Se você fizer as contas, verá que, essa taxa de violações de dados chegará a 1.500 até o fim de 2017. Desta maneira, o recorde de 2016, que registrou 1.093 violações de dados, será quebrado.
O que está acontecendo?
Parte desse aumento deve-se à ampliação da coleta de dados feita pelo ITRC, que agora também contacta mais advogados gerais de estado e envia mais solicitações de abertura de dados (em inglês, Freedom of Information Act – FOIA) – semelhante às solicitações baseadas na Lei de Acesso à Informação que temos no Brasil.
Porém, também tem havido mais atividades hackers em andamento.
Por exemplo, o Internet Revenue Service (IRS) dos Estados Unidos notou que em fevereiro havia tido um aumento de 400% nos ataques de spear phishing contra CEOs.
Em outras palavras, é mais das mesmas – na verdade, bem mais do mesmas – técnicas básicas que os especialistas em segurança da informação têm comentado nos últimos anos, como já apontamos em outros artigos aqui no blog.

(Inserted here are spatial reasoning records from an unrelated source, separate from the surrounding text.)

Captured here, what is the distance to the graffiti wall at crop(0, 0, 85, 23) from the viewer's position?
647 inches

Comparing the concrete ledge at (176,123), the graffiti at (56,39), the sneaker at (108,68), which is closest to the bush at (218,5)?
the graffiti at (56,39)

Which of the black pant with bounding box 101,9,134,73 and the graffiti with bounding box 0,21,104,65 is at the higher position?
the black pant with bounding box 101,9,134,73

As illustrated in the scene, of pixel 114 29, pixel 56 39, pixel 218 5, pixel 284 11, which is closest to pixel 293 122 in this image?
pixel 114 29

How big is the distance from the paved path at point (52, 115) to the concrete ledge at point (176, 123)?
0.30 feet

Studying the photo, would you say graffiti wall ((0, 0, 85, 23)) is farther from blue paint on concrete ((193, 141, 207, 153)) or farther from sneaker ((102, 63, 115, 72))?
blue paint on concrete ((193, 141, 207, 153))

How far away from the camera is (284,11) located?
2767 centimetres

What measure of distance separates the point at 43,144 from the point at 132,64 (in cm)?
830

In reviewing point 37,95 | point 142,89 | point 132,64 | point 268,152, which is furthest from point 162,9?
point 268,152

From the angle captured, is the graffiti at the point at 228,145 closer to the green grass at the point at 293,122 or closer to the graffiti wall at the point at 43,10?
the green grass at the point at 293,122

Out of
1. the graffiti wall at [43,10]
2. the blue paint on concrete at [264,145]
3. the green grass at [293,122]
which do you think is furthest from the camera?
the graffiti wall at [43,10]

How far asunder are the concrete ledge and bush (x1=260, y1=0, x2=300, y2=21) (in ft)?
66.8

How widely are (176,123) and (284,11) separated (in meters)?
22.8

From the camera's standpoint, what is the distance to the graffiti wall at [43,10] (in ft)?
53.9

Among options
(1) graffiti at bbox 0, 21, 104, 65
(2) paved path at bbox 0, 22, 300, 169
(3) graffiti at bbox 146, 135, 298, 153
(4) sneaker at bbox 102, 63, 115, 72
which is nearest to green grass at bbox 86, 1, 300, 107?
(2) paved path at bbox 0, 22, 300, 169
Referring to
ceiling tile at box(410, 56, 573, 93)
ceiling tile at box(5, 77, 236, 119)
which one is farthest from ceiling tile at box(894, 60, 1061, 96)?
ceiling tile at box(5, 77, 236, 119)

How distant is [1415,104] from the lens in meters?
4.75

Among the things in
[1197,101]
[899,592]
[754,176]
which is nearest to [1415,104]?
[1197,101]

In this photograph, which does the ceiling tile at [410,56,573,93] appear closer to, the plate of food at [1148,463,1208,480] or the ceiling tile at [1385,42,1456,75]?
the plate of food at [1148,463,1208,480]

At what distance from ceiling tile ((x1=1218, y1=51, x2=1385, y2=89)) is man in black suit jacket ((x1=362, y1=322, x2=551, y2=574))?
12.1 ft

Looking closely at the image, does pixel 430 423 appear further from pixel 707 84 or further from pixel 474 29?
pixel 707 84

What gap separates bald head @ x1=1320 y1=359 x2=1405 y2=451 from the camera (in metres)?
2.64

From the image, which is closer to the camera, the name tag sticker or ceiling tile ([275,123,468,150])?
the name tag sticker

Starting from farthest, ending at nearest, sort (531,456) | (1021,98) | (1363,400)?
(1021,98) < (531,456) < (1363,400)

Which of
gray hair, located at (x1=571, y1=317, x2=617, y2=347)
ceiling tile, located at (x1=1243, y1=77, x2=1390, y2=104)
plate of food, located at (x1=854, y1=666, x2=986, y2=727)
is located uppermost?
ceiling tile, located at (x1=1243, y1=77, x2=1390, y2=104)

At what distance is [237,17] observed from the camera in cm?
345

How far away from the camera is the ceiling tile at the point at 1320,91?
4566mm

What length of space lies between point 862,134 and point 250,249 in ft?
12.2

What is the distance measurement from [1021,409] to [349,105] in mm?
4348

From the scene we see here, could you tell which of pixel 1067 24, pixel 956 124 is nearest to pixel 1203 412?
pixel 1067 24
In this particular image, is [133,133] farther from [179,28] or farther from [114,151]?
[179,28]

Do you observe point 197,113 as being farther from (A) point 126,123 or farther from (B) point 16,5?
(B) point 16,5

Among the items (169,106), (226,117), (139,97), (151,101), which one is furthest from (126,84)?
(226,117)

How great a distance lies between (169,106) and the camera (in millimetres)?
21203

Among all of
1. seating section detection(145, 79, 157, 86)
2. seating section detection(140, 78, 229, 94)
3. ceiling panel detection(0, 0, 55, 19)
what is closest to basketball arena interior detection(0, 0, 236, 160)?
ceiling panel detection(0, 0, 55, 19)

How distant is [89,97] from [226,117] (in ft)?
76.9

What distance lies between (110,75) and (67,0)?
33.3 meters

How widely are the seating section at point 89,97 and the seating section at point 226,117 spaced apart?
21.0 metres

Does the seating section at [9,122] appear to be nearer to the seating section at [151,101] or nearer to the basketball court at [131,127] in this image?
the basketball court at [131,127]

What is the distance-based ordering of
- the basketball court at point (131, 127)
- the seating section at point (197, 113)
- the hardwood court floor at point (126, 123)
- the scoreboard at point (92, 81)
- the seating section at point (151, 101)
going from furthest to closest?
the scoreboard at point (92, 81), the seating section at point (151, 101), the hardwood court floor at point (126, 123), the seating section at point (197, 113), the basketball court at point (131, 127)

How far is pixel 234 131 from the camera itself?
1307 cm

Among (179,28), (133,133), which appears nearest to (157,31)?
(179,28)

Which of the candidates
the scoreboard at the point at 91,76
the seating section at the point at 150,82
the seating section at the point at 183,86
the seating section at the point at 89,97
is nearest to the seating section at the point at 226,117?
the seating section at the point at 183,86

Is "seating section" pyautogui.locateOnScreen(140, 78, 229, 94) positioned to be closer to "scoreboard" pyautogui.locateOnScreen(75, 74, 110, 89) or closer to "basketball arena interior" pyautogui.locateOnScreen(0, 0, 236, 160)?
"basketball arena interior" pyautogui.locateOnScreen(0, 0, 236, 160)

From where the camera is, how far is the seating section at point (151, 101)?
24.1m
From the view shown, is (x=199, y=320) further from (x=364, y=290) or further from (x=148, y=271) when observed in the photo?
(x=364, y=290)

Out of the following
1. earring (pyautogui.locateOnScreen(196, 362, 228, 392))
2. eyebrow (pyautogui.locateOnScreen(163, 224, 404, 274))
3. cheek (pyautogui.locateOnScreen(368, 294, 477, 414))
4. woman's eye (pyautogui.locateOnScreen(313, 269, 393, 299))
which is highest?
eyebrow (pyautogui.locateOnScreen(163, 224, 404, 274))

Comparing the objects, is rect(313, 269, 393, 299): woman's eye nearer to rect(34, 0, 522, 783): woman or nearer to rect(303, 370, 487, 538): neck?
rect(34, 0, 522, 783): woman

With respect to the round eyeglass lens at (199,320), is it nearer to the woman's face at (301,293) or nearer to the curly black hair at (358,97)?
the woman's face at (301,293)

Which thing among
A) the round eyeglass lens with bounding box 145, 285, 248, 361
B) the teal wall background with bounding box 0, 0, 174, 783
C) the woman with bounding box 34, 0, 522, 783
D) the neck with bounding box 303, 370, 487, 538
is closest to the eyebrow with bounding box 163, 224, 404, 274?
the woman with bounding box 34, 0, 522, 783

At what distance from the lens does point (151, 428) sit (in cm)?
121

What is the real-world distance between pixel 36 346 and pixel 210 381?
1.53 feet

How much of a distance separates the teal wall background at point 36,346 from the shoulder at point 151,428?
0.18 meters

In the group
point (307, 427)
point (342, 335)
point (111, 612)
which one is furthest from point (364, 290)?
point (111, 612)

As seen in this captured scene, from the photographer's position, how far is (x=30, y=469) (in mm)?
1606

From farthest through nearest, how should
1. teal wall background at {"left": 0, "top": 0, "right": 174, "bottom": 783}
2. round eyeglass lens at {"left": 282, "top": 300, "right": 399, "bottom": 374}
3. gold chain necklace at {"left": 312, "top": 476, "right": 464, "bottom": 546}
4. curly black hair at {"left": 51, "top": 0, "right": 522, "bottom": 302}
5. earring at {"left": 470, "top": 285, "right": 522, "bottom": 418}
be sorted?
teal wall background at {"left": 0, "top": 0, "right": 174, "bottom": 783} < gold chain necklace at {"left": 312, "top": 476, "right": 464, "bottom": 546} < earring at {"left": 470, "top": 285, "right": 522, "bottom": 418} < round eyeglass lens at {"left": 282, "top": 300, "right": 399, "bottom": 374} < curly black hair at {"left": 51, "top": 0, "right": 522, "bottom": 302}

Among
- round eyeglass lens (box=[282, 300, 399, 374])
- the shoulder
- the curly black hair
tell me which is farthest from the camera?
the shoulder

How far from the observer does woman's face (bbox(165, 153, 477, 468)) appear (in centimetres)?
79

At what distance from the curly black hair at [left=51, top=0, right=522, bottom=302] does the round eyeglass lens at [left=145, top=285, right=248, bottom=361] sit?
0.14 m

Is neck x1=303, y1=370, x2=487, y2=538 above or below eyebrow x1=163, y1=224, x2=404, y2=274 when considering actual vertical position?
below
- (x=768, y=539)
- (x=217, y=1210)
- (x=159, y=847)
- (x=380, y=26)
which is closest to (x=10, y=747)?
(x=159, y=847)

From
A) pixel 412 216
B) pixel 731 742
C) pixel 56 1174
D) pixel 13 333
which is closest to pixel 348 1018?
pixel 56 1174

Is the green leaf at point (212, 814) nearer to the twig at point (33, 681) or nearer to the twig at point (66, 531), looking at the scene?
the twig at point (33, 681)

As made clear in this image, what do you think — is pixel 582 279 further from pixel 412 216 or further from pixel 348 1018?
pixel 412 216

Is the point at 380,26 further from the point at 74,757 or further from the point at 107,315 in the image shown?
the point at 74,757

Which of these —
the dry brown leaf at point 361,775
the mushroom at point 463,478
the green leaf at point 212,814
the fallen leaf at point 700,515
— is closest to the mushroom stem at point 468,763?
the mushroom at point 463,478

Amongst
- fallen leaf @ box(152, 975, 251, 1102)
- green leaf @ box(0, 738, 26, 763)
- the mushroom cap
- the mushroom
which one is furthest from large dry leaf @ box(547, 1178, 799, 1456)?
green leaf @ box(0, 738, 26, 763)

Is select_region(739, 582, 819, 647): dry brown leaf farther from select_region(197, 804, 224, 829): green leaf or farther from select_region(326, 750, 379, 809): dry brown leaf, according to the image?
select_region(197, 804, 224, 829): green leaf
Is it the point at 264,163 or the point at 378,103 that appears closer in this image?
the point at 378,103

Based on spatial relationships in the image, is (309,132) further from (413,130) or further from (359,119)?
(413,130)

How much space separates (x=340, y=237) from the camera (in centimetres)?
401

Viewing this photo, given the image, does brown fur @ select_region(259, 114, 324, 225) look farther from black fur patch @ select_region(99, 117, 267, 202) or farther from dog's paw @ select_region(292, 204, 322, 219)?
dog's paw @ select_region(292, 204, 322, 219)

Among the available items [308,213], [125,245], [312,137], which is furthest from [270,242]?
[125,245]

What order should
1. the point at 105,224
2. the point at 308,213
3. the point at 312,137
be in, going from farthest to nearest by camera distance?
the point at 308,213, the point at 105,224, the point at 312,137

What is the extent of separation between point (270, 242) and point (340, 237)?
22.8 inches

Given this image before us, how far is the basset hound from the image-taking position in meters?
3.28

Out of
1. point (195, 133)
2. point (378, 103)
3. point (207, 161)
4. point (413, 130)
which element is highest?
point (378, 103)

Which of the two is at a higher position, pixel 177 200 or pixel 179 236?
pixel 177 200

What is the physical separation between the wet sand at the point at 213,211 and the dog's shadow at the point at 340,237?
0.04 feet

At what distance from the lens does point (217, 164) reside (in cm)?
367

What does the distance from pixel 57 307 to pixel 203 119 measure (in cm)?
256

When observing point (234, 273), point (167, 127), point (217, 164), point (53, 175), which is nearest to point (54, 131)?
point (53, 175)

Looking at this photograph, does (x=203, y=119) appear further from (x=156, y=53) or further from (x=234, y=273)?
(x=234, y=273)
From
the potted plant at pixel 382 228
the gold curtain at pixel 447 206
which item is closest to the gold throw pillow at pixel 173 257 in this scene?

Para os mais céticos que não acreditam que é possível causar uma grande violação de dados usando técnicas e abordagens que um esperto adolescente de 15 anos pode dominar, veja a seguir três incidentes, todos baseados em depoimentos obtidos pelo ITRC:
Adivinhação de senhas simples
“Um ataque similar de automação se login/senha ocorreu em dezembro de 2015, em que indivíduos não autorizados começaram a tentar acessar contas onlines nos sites da empresa. Ao mesmo tempo, especialistas externos em forensics que contratamos para investigar o problema constataram que os invasores conseguiram visualizar nomes, informações básicas de contato, e-mails e histórico de vendas de clientes, e apenas os quatro últimos dígitos dos cartões de crédito associados às contas online. Infelizmente, ficou claro que os invasores também tiveram acesso aos números completos dos cartões de pagamento e às datas de expiração.”
Pretexting
“Fui vítima de um ataque de spoofing em janeiro de 2017, por meio de um indivíduo fingindo ser o CEO da empresa. Uma solicitação foi feita por e-mail por alguém que parecia ser o CEO da organização, pedindo os holerites de 2016 dos funcionários. Cópias dos formulários de holerite dos funcionários foram enviadas por e-mail antes de a empresa descobrir que a solicitação era fraudulenta. A organização descobriu a natureza fraudulenta do pedido apenas em março de 2017, e tem trabalhado exaustivamente na investigação e na mitigação do impacto do ataque”
Phishing
“Uma empresa recentemente descobriu que havia sofrido um e-mail de scam direcionado por meio de phishing, no qual um indivíduo desconhecido conseguiu obter e usar credenciais de de e-mail de três funcionários. As datas do potencial acesso não autorizado às contas de e-mail variam, mas provavelmente aconteceram no primeiro semestre de 2016. Até então, a empresa não tem nenhuma evidência de que e-mails contendo informações pessoais tenham sido acessados”
Acabamos de mostrar como práticas básicas de segurança da informação, como políticas para definição de senhas e fator duplo de autenticação, implementação de uma abordagem de privilégios mínimos e condução de treinamento de segurança (especialmente phishing) podem fazer a diferença na prevenção de ataques e reduzir os riscos de exfiltração de dados.